The project will cost C$16 million ($13.3 million), Krpan said. Manitoba's government has pledged C$11.5 million to the plant.

Rancher's Choice hopes to be running by fall, with a goal of processing 250 cattle per day, or about 65,000 per year.

The plant will provide at least 70 jobs and will give its owners a share of the profits from the meat sold, Krpan said.

The group has been flooded with calls since a Montana federal judge extended the ban on Canadian cattle imports last week, Krpan said.

The ban on young cattle was supposed to be lifted starting March 7, but an activist rancher group called RCALF obtained a preliminary injunction against it.

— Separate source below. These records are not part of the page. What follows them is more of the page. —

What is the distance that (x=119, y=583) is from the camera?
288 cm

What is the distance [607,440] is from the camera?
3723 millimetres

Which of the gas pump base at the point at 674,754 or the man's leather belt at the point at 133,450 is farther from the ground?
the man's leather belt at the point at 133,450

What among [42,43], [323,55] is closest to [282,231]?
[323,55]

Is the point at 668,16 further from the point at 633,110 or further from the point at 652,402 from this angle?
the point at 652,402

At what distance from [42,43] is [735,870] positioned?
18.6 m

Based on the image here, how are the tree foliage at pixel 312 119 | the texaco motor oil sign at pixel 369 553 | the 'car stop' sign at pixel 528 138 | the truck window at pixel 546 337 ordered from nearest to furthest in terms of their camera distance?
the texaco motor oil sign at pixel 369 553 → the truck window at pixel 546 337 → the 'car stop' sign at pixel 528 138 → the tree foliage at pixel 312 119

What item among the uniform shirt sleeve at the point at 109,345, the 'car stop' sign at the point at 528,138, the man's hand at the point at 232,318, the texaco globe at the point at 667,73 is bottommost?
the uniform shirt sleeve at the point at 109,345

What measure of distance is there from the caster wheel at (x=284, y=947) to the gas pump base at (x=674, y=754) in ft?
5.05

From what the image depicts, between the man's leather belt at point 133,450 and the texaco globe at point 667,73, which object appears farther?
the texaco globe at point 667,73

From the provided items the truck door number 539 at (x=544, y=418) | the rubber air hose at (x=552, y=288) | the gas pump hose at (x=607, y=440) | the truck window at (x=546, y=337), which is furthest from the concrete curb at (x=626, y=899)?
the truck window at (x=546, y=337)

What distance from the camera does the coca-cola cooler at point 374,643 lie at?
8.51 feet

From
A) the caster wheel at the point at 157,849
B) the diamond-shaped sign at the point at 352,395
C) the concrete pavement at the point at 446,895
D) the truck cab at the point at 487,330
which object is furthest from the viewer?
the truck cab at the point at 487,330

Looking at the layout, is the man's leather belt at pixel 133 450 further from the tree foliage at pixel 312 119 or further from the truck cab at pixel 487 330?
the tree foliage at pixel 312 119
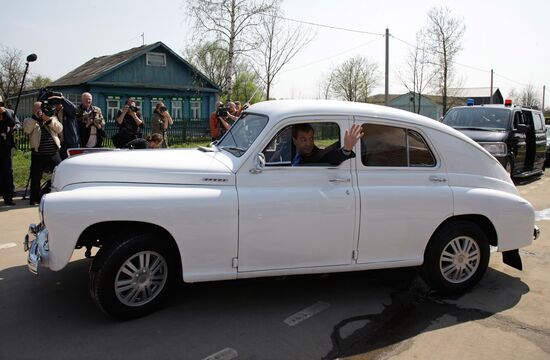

Canadian cattle industry leaders have said the border could remain shut for another year or more, depending on legal machinations.

A group of U.S. meatpackers filed an emergency appeal of the Montana decision on Thursday, explaining they faced "imminent economic collapse" without access to Canadian cattle.

Until the trade bans, Canada shipped about 70 percent of its processed beef to the United States, as well as 1 million head of live cattle per year.

Canada's beef industry has said it wants to become less reliant on the U.S. market in the future.

It has boosted domestic slaughter by 10 percent since the trade bans to 3.9 million head in 2004.

Expansions at large plants in Alberta as well as new, farmer-owned plants like Rancher's Choice could boost capacity as high as 4.6 million head by the end of 2005, industry analysts have said.